» **INSTRUCTIONS TO FOLLOW**
State how many lines in the records below contain the string "tree". Give only the number.

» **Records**
--- Begin ---
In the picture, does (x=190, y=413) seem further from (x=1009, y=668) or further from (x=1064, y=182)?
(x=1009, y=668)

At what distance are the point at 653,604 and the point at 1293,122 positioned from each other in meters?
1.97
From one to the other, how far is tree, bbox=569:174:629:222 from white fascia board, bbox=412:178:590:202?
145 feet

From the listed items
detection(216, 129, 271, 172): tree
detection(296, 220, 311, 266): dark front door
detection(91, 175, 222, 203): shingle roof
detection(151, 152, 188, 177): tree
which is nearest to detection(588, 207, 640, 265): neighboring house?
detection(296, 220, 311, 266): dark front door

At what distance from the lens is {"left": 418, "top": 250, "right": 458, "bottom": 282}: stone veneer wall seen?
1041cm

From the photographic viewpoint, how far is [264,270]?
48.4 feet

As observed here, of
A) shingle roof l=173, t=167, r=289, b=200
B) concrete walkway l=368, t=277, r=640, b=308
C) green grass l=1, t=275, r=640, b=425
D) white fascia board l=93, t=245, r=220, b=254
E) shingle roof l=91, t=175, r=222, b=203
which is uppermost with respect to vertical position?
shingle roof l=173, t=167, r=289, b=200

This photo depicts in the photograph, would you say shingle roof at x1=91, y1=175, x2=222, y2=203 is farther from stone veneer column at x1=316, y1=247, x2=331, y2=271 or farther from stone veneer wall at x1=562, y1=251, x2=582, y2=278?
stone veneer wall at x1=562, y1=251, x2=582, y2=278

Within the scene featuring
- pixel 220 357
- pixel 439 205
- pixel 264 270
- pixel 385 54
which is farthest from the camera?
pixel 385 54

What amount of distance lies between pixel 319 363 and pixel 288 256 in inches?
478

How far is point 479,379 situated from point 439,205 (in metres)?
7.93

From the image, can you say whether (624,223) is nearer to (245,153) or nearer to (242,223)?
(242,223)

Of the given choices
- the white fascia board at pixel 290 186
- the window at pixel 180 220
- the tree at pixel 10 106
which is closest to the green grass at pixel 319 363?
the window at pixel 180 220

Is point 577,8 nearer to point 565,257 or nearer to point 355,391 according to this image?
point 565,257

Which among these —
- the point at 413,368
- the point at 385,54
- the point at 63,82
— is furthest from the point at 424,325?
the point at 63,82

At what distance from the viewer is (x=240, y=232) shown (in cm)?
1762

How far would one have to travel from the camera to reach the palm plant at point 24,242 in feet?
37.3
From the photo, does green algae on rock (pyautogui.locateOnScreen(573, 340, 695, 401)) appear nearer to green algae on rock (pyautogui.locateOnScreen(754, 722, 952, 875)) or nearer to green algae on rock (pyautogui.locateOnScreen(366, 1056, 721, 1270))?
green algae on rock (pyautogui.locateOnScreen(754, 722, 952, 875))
--- End ---
--- Begin ---
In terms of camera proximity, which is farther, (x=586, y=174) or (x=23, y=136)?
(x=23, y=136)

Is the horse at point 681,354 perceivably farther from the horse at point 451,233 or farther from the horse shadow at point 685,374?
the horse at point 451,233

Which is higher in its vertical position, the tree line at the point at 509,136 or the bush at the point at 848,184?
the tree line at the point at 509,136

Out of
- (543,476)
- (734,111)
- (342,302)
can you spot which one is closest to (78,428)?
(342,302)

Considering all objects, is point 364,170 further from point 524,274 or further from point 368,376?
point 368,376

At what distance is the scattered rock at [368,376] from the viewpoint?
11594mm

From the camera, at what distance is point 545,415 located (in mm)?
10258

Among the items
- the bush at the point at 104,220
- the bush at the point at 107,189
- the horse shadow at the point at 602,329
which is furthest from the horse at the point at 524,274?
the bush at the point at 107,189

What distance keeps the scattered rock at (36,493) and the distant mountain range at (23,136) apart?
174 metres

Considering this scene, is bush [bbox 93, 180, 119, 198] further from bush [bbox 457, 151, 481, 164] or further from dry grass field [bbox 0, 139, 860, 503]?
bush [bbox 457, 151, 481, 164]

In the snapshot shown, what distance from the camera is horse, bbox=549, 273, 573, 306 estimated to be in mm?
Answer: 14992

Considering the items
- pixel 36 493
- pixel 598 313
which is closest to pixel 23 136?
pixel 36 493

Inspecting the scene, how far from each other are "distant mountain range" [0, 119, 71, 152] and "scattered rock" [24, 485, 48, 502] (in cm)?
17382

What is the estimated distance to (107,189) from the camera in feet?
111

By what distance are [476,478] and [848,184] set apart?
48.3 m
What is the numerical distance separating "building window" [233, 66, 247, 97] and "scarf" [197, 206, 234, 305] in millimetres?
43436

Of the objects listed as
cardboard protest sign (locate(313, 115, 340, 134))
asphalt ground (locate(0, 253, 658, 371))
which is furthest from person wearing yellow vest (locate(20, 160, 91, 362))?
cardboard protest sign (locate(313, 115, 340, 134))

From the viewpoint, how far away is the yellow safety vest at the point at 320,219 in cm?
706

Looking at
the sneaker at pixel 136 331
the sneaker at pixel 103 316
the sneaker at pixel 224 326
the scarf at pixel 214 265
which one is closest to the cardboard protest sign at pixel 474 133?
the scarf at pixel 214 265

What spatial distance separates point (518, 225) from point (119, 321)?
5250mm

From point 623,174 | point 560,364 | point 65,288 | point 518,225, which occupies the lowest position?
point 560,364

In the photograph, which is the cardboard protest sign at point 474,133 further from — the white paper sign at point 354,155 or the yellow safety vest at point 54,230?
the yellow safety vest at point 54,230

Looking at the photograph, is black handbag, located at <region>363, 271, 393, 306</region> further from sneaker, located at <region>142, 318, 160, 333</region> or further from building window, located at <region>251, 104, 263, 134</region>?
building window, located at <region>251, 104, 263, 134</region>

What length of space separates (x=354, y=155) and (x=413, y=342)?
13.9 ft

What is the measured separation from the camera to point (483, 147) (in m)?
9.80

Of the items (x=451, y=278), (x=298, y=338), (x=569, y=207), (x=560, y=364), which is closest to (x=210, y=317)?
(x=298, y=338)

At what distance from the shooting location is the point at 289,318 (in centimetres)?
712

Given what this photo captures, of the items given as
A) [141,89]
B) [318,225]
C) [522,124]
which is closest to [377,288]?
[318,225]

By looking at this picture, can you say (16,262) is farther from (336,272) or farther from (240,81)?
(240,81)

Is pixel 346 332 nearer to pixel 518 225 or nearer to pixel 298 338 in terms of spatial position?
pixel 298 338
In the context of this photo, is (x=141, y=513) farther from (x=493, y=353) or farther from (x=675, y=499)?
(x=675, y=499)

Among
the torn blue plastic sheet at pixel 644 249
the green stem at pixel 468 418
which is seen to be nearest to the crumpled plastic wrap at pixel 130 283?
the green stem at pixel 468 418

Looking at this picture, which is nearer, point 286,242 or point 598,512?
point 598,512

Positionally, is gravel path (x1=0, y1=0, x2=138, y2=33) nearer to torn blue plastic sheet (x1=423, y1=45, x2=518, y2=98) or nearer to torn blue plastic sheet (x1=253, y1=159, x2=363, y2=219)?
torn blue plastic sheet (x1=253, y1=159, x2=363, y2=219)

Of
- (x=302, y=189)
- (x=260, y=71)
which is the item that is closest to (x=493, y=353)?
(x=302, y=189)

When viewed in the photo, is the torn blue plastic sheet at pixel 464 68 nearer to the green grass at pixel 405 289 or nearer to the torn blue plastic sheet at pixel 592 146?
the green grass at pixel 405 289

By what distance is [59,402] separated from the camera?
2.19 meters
--- End ---
» **RESULT**
6